[Excerpts from a dataset]
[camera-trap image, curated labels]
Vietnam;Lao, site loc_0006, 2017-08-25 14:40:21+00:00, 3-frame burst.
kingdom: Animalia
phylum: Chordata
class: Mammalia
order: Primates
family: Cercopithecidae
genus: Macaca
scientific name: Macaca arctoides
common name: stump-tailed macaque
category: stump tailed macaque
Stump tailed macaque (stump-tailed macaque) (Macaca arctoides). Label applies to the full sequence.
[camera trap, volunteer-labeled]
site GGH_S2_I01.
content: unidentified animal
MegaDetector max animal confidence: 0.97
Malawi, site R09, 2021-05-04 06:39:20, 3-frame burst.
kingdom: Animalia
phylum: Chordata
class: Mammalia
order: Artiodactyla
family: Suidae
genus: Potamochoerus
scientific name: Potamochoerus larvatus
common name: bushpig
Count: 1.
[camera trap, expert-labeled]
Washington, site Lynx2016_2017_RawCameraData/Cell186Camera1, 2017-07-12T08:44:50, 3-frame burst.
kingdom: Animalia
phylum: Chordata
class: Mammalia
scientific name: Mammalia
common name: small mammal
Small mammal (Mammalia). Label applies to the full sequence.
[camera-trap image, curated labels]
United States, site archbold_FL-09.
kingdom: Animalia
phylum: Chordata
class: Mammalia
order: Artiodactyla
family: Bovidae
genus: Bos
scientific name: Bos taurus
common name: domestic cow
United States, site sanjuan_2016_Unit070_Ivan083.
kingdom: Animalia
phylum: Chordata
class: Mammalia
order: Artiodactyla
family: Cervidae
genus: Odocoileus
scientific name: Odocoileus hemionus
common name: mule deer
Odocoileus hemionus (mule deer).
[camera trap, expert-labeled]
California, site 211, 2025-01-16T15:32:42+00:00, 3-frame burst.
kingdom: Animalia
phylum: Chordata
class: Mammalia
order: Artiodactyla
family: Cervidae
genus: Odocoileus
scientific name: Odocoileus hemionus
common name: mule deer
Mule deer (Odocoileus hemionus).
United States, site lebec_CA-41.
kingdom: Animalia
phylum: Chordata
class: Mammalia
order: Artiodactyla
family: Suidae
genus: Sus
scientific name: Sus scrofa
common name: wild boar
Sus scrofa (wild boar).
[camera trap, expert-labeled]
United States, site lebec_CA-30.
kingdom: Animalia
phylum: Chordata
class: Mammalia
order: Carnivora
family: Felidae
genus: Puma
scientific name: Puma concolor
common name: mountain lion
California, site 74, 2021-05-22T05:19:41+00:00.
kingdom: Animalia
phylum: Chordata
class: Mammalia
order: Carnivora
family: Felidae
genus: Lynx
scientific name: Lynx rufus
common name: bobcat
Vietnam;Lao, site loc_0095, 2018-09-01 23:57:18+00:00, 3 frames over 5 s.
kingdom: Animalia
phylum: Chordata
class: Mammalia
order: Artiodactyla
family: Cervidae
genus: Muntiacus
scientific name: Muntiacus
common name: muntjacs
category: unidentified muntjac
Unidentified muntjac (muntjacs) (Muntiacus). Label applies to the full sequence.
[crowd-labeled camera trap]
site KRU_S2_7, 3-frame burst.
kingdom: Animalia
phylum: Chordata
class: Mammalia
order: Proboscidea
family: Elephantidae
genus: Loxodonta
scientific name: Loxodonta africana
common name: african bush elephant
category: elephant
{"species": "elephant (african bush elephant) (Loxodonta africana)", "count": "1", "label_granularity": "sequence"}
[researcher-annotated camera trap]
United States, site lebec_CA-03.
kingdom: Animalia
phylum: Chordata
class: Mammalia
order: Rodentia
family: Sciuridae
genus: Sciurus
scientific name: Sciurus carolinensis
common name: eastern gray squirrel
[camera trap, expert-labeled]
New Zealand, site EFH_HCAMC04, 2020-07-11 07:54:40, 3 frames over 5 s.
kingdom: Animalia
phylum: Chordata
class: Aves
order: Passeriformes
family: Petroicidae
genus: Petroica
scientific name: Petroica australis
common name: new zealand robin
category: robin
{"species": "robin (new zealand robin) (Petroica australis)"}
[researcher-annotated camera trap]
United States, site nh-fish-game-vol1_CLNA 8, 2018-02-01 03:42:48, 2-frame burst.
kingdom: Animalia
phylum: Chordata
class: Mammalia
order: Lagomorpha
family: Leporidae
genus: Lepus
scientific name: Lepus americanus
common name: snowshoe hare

(Aim of the task): All lines of the entries containing the string "Vietnam" must be shown in full.

(Written reply):
Vietnam;Lao, site loc_0006, 2017-08-25 14:40:21+00:00, 3-frame burst.
Vietnam;Lao, site loc_0095, 2018-09-01 23:57:18+00:00, 3 frames over 5 s.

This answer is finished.